Excerpted records
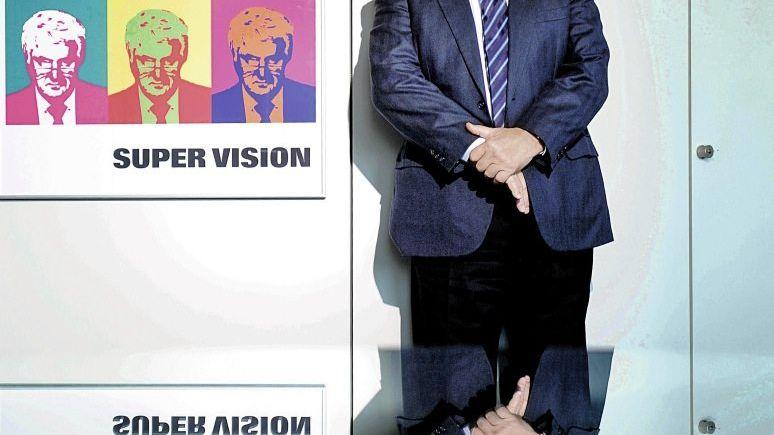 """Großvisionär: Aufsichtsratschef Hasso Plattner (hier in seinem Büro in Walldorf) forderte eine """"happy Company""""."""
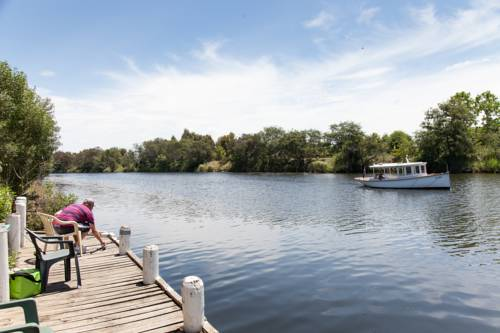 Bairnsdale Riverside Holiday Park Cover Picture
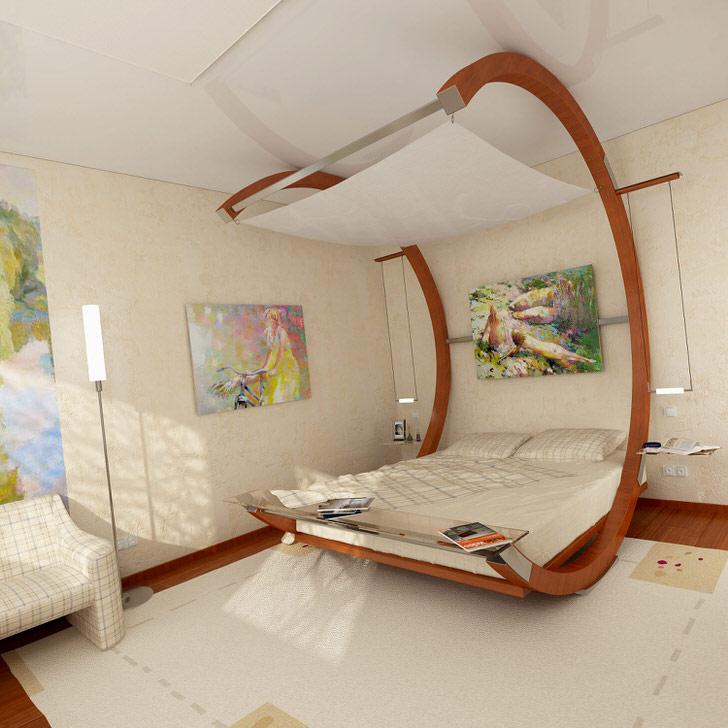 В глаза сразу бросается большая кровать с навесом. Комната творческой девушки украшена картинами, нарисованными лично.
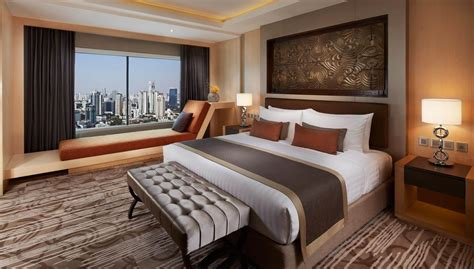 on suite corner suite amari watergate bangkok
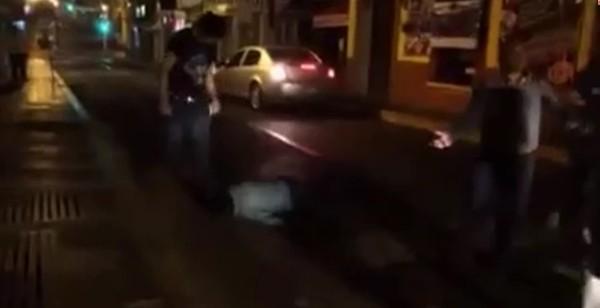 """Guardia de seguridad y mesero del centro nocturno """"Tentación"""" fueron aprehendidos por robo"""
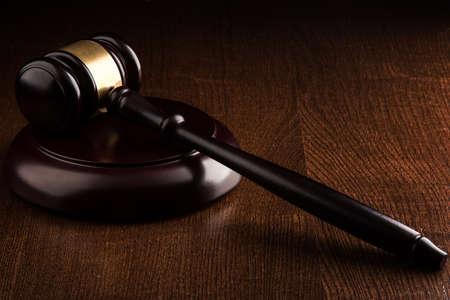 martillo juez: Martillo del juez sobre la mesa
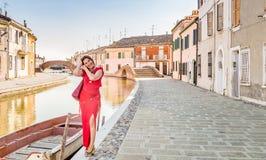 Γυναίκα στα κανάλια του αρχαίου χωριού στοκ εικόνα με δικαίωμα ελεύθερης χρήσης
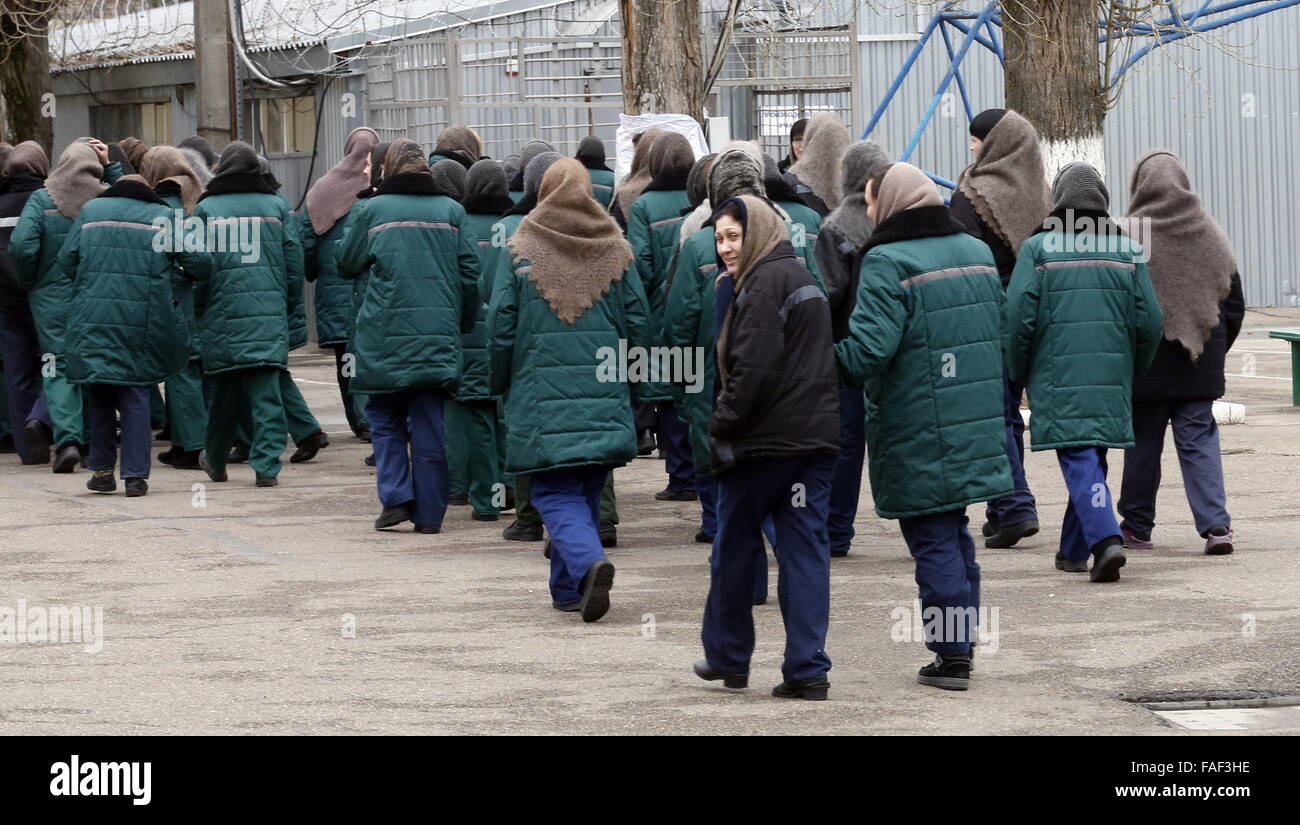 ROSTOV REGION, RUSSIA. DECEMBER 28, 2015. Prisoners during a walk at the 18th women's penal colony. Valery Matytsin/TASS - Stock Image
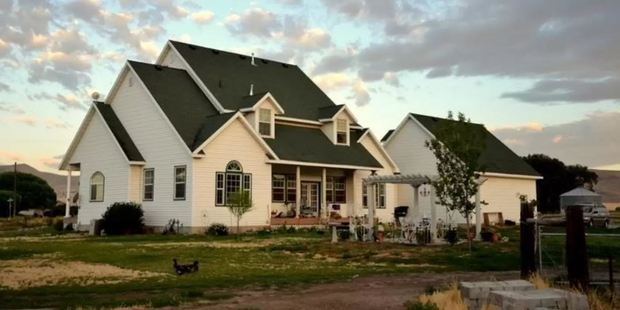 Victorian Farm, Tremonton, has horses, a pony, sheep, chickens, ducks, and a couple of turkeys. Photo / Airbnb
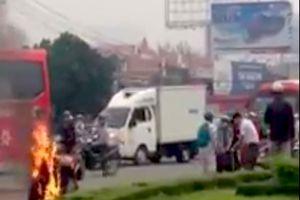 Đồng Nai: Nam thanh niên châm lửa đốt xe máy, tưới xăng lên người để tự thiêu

What the exercise asks
For this exercise, set down exactly the lines that run from the line holding "ROSTOV REGION, RUSSIA." to the last line of the records above; include both end lines and omit pictures.

Answer to the exercise
 ROSTOV REGION, RUSSIA. DECEMBER 28, 2015. Prisoners during a walk at the 18th women's penal colony. Valery Matytsin/TASS - Stock Image
 Victorian Farm, Tremonton, has horses, a pony, sheep, chickens, ducks, and a couple of turkeys. Photo / Airbnb
 Đồng Nai: Nam thanh niên châm lửa đốt xe máy, tưới xăng lên người để tự thiêu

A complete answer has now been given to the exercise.